Republicans are preparing a raft of legislation tied to energy issues for consideration when Congress returns next month. Many of the proposals are aimed at boosting domestic production and rolling back what the GOP argues are job-destroying regulations by the Obama administration.
Whether oil subsidies come into play, however, could depend on the status of tax reform in broader deficit-reduction talks to be led by Vice President Joe Biden.
“The rubber will hit the road if we get serious budget negotiations,” Bledsoe said.
Boehner’s comments aside, Republicans are likely to try to shift attention to their push for expanding U.S. oil-and-gas production by speeding up permitting and making more offshore areas available for development.
While GOP calls for wider drilling are familiar, Republican strategist Ron Bonjean argues that GOP policy responses to rising prices are now even more resonant because they’re set against the backdrop of unrest in the Middle East.
“It is different because of the crisis in the Middle East. It gives it extra weight because there is a direct connection between the crisis in Libya and rising gas prices,” said Bonjean, a former aide to GOP leadership in both chambers.
The bickering over energy policy has become an annual summertime ritual in Washington, and the partisan rancor often rises and falls with the price at the pump.

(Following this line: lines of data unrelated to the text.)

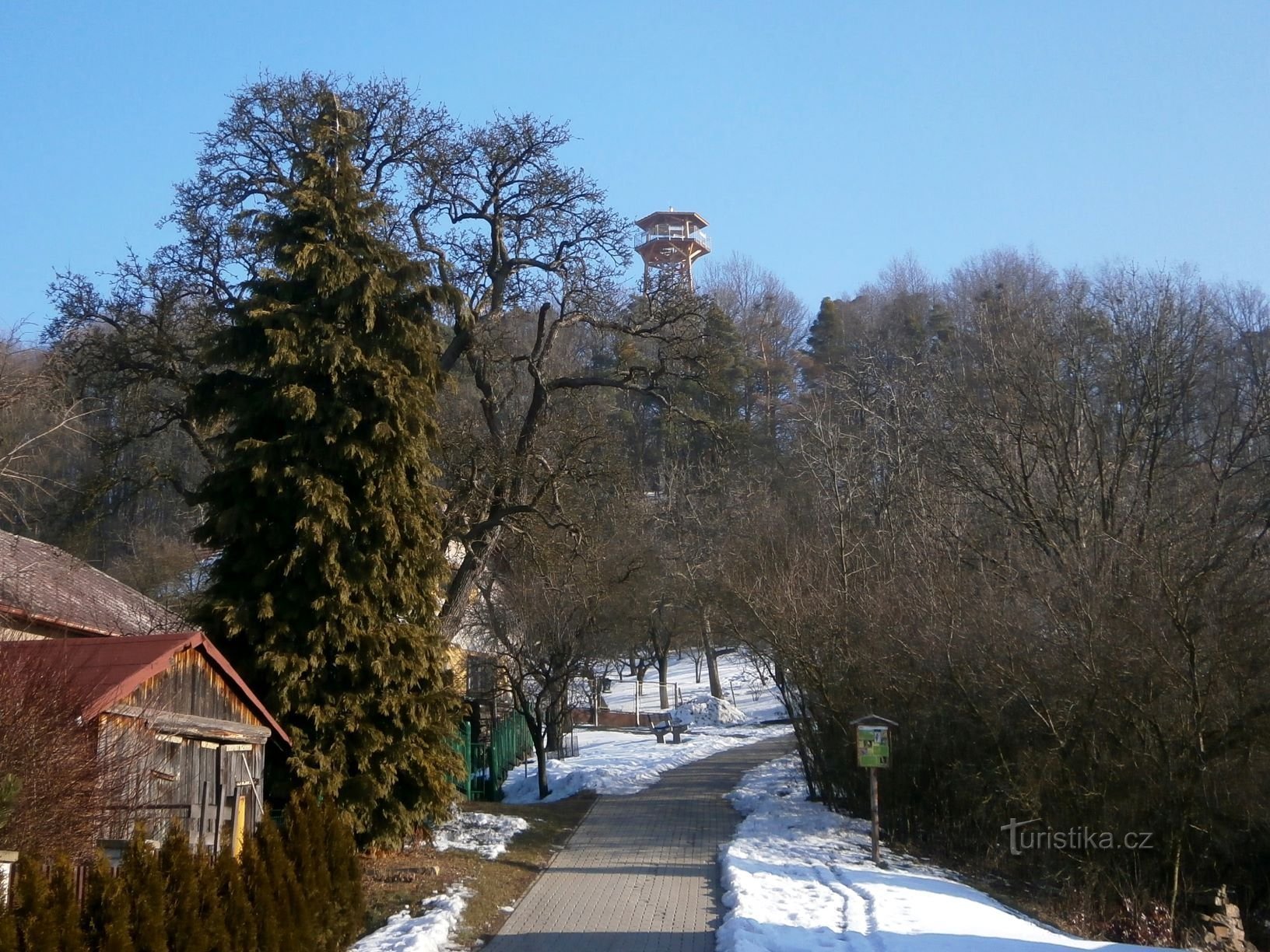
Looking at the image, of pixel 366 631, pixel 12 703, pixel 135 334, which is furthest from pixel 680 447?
pixel 12 703

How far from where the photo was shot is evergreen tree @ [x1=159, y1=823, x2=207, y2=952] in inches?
284

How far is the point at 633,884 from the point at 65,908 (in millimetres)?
8847

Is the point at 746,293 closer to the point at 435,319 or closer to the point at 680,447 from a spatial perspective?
the point at 680,447

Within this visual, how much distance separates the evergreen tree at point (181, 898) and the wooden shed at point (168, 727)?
91 centimetres

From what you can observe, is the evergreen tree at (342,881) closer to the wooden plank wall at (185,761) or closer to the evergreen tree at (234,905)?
the wooden plank wall at (185,761)

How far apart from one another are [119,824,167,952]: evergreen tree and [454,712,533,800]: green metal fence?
1718 centimetres

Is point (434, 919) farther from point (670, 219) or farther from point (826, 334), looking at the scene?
point (670, 219)

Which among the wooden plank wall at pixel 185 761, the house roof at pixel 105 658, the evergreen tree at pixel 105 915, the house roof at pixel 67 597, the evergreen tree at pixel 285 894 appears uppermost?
the house roof at pixel 67 597

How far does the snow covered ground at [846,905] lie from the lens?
10.5 meters

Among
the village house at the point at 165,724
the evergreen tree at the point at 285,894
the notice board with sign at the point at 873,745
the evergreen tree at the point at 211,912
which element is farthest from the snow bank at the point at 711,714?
the evergreen tree at the point at 211,912

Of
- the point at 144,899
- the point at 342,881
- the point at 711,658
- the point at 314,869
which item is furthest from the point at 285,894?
the point at 711,658

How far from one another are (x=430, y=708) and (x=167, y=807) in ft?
20.6

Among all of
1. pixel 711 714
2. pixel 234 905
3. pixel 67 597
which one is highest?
pixel 67 597

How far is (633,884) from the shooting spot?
14.0m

Julian Zelizer, a professor of history at Princeton University, cautioned that there’s a long time until the 2012 elections, noting that when prices fall, “the issue vanishes from the political radar as quickly as it emerges.”
But fuel costs could be a political threat to Obama if they remain elevated, he said.
“There is some peril,” he said.
Republicans, Zelizer said, have a built-in advantage in the current messaging war.
“People blame the president, and Congress is more of an amorphous body, and it is divided,” he said. “Republicans generally are a little safer.”